Python作为一种广泛应用的编程语言,在并发编程方面提供了丰富的支持。从内置的threading和multiprocessing模块,到现代的asyncio异步编程框架,Python为开发者提供了多种并发编程的选择。
在本章中,我们将深入探讨Python并发编程的基础知识和实践技巧。我们将从并发编程的基本概念开始,逐步学习多线程编程、多进程编程以及异步编程等核心技术。通过实际的代码示例和项目实战,您将掌握如何在Python中实现高效的并发程序。
学习目标
完成本章学习后,您将能够:
- 理解并发编程的基本概念和重要性
- 掌握Python多线程编程的基本方法和应用场景
- 熟悉Python多进程编程的技术和优势
- 理解GIL(全局解释器锁)对Python并发的影响
- 掌握asyncio异步编程框架的使用
- 学会使用线程池和进程池优化并发程序
- 构建一个完整的并发应用示例
- 了解并发编程的最佳实践和注意事项
核心知识点讲解
1. 并发编程基础概念
并发编程是指程序能够同时处理多个任务的编程方式。理解并发编程的基本概念对于掌握相关技术至关重要。
并发与并行
- 并发(Concurrency):多个任务在同一时间段内交替执行,但在任意时刻只有一个任务在运行
- 并行(Parallelism):多个任务真正同时执行,需要多核处理器支持
进程与线程
- 进程(Process):操作系统分配资源的基本单位,拥有独立的内存空间
- 线程(Thread):进程内的执行单元,同一进程内的线程共享内存空间
同步与互斥
- 同步(Synchronization):协调多个线程或进程的执行顺序
- 互斥(Mutual Exclusion):确保同一时刻只有一个线程访问共享资源
2. 多线程编程
Python的threading模块提供了多线程编程的支持。线程是轻量级的执行单元,适合处理I/O密集型任务。
创建和启动线程
import threading
import time
def worker(name, duration):
"""工作函数"""
print(f"线程 {name} 开始工作")
time.sleep(duration)
print(f"线程 {name} 工作完成")
# 创建线程
thread1 = threading.Thread(target=worker, args=("Worker-1", 2))
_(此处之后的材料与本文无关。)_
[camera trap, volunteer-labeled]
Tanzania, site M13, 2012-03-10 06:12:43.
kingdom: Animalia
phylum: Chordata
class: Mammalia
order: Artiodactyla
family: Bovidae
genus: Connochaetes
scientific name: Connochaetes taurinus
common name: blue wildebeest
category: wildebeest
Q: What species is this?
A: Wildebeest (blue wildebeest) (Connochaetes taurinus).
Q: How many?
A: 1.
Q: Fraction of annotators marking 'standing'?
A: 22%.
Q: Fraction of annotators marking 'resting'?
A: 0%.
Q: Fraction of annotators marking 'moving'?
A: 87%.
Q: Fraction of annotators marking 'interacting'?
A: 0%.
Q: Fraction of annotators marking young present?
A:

thread2 = threading.Thread(target=worker, args=("Worker-2", 3))
# 启动线程
thread1.start()
thread2.start()
# 等待线程完成
thread1.join()
thread2.join()
print("所有线程执行完毕")
线程类继承方式
import threading
import time
class WorkerThread(threading.Thread):
def __init__(self, name, duration):
super().__init__()
self.name = name
self.duration = duration
def run(self):
"""线程执行的主要方法"""
print(f"线程 {self.name} 开始工作")
time.sleep(self.duration)
print(f"线程 {self.name} 工作完成")
# 创建并启动线程
worker1 = WorkerThread("CustomWorker-1", 2)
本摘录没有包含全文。